By Ryan D. Poliakoff / Published October 2017
I live in a 125-unit condominium. In the annual financial reports we receive under “expenses” for the year, there is never any mention of the salaries being paid to employees or the benefits they receive. According to the law, are we as owners entitled to that information?
Under the current law, this is an unsettled question. In general, as an owner, you are entitled to inspect most association records, and that includes financial records. However, several years ago an amendment to the Condominium Act provided that “personnel records” of association or management company employees, including payroll records, are not subject to inspection. However, the exception does not include written employment agreements with an association employee or management company, or budgetary or financial records that indicate the compensation paid to an employee—those records are still subject to inspection. So, on the one hand, payroll records are not inspectable records, but on the other hand, contracts and other financial records that indicate the compensation paid to an employee are inspectable. Was the legislature’s intent to protect salary information in general? Or, was the legislature instead concerned about some specific information that may be found in payroll records such as social security numbers or income tax information?
Because budget and financial records that indicate the compensation paid to an employee remain inspectable, you may want to request to inspect certain broad categories of documents such as the management contract, any employment contracts, the general ledger (which is more than just a budget, but actually a ledger showing all of the year’s expenses and how they were categorized), the bank statements, the check register, and any other correspondence or records that might reflect the employees’ salaries, but which records would not constitute “payroll” records.
Alternatively, you could try sending the board an inquiry by certified mail specifically asking it to provide you with the salaries of certain employees. By law, the board must respond to such an inquiry within 30 days; this time period is extended where the board requests advice from the Division or the association’s attorney. The problem, however, is that there is very little penalty if the association simply ignores your inquiry. The statute provides that, if your inquiry goes unanswered, the association would be unable to recover its legal fees in the event of a lawsuit arising out of the inquiry. However, it’s difficult to see what type of lawsuit would arise out of an inquiry regarding the salaries of association employees in the first place, and so there would be little incentive for the board to respond.
We live in a community with 49 single-family homes. Our HOA documents specify that each owner is responsible to maintain the exterior of their homes, including painting and roof cleaning. We pay into reserves for these future expenses, but have never been provided the formula used to compute the monthly contribution from each owner. We have requested this information, and we were advised that a reserve study would be conducted in 2018. That does not provide owners transparency for current and past payments and expenses. Can you address the issues of reserves and formulas as specified in Florida’s HOA statute?

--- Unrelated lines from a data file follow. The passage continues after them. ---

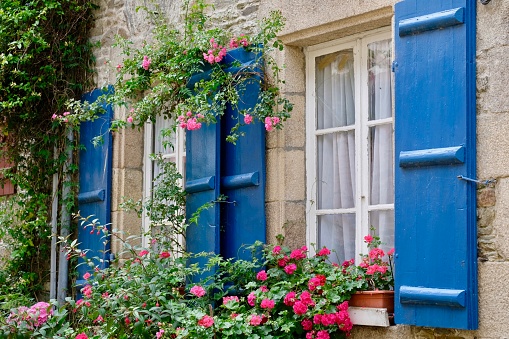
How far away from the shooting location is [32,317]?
5645mm

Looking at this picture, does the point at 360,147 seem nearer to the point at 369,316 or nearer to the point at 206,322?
the point at 369,316

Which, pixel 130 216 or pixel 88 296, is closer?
pixel 88 296

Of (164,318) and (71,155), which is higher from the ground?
(71,155)

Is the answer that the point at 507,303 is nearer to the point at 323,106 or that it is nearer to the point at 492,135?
the point at 492,135

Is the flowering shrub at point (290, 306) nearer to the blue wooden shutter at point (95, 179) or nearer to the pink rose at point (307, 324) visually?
the pink rose at point (307, 324)

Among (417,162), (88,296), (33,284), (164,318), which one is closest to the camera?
(417,162)

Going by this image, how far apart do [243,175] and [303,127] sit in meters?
0.48

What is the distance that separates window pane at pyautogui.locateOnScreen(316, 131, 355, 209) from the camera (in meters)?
5.55

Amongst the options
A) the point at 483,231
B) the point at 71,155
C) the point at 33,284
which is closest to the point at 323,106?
the point at 483,231

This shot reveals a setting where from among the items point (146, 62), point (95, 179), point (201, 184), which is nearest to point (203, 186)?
point (201, 184)

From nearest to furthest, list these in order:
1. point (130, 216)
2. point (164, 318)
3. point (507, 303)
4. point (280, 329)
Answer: point (507, 303) → point (280, 329) → point (164, 318) → point (130, 216)

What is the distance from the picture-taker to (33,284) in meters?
7.75

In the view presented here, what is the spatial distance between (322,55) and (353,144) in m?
0.63

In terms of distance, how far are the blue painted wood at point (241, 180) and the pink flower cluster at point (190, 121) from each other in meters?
0.42
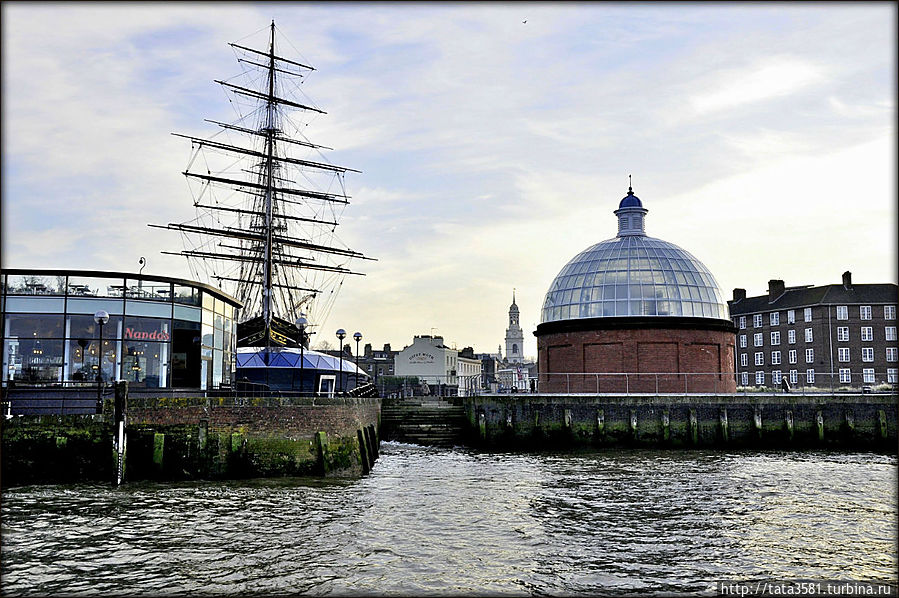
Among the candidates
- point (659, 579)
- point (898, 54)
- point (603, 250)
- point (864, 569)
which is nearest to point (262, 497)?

Florida’s HOA Act (Chapter 720) provides that an association may collect reserves for deferred maintenance and capital expenditures for which the association is responsible. Whether or not those reserves are mandatory depends on how they were established. If a reserve fund was established by the developer or by a membership vote, it is officially a statutory reserve and must be collected annually unless waived by a membership vote. Also, the funds may not be used for non-reserve purposes unless an alternative use is approved by the membership.
However, the board of directors of an HOA has the right to establish a voluntary reserve, and in that case, the board controls the amounts collected and the ultimate use of those funds (although the board would be limited by any provisions in the governing documents that limit increases in assessments, generally).
Your question states that each individual unit owner is responsible for maintaining his or her own home, but that the members are paying into a reserve for such repairs. Those statements appear mutually incompatible. Reserves are collected for common expenses, not individual expenses. I question, therefore, why you would have reserves to cover these expenses in the first place. It is more likely that reserves would be collected for common expenses such as the future refurbishment of a guardhouse or the replacement of a clubhouse roof. I would suggest that you first try to determine how and when your reserves were established and by whom. Perhaps the minutes of board or membership meetings would shed light on the intended purpose of the reserves. You could also request to inspect association records and see if there is an old reserve study that was performed at the time the reserves were created. Further, if the association is going to be conducting a reserve study next year, then it presumably knows at least what items will be part of that study. That is, you don’t need to know the exact formula by which the reserves are calculated—you just need to know what items are included in the reserves so that you can evaluate whether the reserves are proper in the first place.